▸ Work instructions
1. Decide whether each statement agrees with the article about the Sussmann case: (a) Sussmann's attorneys asked to have the factual background in the Durham filing struck; (b) Durham agreed to remove part of his filing; (c) the filing in question was dated Feb. 11. Answer each with yes or no and quote the words from the article that settle it.
2. Render this sentence from the article about the Sussmann case in Spanish: "In the response to the first motion, Durham declared that there was “no basis” to strike any part of his filing, noting that the factual background was “central to proving” Sussmann’s “alleged criminal conduct.”"
3. Write what comes next in the article about the Sussmann case, picking up after its final sentence.

I’m guessing someone didn’t like all the coverage of the Clinton connection to the Durham probe and the allegations in the Durham filing in the case against former Clinton campaign lawyer Michael Sussmann that revealed that servers connected to President Donald Trump were being surveilled for their DNS lookups.
After the news came out, the attorneys for Michael Sussmann moved to strike the factual background in the Durham filing that has raised all the furor, claiming essentially that Special Counsel John Durham said too much, and that the intent was “to politicize this case, inflame media coverage, and taint the jury pool.”
But then Sussmann’s attorneys moved to dismiss the entire case against him, basically arguing he didn’t say enough — that he didn’t state a case for the charge — and that Durham didn’t allege all the elements of the charge against him.
In the response to the first motion, Durham declared that there was “no basis” to strike any part of his filing, noting that the factual background was “central to proving” Sussmann’s “alleged criminal conduct.” Durham also noted that some of that was essential to laying out the potential conflicts that were the point of his Feb. 11 filing.
The thing about making such a motion is it doesn’t stand much of a chance, but unless it’s granted, it only tends to increase the stories that get written on the matter and increases the media. So, I’m not sure whoever was wanting this to go away is thinking clearly.

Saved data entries
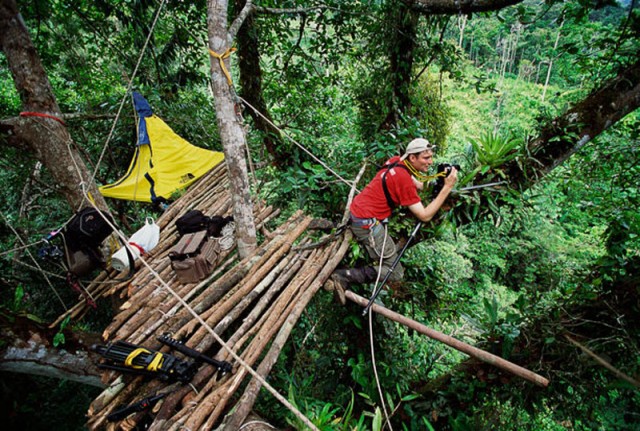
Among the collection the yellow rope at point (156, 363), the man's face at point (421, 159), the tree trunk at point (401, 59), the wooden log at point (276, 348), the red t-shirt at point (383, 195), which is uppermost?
the tree trunk at point (401, 59)

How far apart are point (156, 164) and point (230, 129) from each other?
2538mm

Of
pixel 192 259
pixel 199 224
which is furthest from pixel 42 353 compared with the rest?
pixel 199 224

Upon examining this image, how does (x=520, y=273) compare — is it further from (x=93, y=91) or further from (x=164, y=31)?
(x=93, y=91)

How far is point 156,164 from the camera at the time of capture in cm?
477

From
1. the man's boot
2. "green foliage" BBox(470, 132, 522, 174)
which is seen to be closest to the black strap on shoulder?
the man's boot

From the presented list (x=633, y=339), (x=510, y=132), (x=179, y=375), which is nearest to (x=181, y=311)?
(x=179, y=375)

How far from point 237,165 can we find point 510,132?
9.43ft

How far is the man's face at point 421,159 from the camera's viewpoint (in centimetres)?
286

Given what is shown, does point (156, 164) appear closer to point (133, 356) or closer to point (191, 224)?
point (191, 224)

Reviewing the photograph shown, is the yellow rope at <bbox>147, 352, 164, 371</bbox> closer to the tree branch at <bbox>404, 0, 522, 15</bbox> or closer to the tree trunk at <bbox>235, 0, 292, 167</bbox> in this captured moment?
the tree trunk at <bbox>235, 0, 292, 167</bbox>

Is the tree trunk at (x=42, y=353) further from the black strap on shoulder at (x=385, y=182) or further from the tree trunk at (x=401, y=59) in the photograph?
the tree trunk at (x=401, y=59)

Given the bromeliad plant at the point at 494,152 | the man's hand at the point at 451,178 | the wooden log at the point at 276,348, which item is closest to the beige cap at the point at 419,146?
the man's hand at the point at 451,178

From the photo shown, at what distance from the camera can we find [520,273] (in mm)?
11586

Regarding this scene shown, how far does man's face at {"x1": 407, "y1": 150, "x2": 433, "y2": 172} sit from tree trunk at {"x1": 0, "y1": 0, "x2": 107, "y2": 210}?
3.18 meters
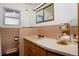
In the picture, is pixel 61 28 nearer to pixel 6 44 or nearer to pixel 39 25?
pixel 39 25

▸ Task-by-task outputs
1.
(a) Yes: "the attorneys for Michael Sussmann moved to strike the factual background in the Durham filing"
(b) No: "Durham declared that there was “no basis” to strike any part of his filing"
(c) Yes: "the potential conflicts that were the point of his Feb. 11 filing"

2. En la respuesta a la primera moción, Durham declaró que no había «ninguna base» para eliminar parte alguna de su escrito, y señaló que los antecedentes fácticos eran «fundamentales para probar» la «presunta conducta delictiva» de Sussmann.

3.
Now the Durham response to the motion to dismiss has been filed . The false statement that Sussmann is charged with making was that when he assembled all this information and conveyed it to the FBI, he allegedly falsely said he was not providing the information to the FBI on behalf of any clients, when he was doing it on behalf of Tech Exec-1 and the Clinton campaign, according to Durham.
The defense claimed the alleged lie told by Sussmann to the FBI wasn’t “material” as required under the charge.
I’m thinking it would be very material to the FBI, in terms of their decision whether to pursue the allegations, if they knew that the person providing the information was doing it on behalf of the Clinton campaign. That’s what Durham said in response, that it was capable of “influencing both the FBI’s decision to initiate an investigation and its subsequent conduct of that investigation.”
In contrast, the defendant made his false statement directly to the FBI General Counsel on a matter that was anything but ancillary: namely, the existence vel non of attorney-client relationships that would have shed critical light on the origins of the allegations at issue.
In other words, the alleged lie surrounded the very nature of the allegations themselves and who potentially might be behind them.
The defendant’s false statement to the FBI General Counsel was plainly material because it misled the General Counsel about, among other things, the critical fact that the defendant was disseminating highly explosive allegations about a then-Presidential candidate on behalf of two specific clients, one of which was the opposing Presidential campaign. The defendant’s efforts to mislead the FBI in this manner during the height of a Presidential election season plainly could have influenced the FBI’s decision-making in any number of ways. [….]
And the evidence will show that it would have been all the more material here because the defendant was providing this information on behalf of the Clinton Campaign less than two months prior to a hotly contested U.S. presidential election.
Durham then tapdanced all over their claim that somehow this might impact his Constitutional rights to free speech.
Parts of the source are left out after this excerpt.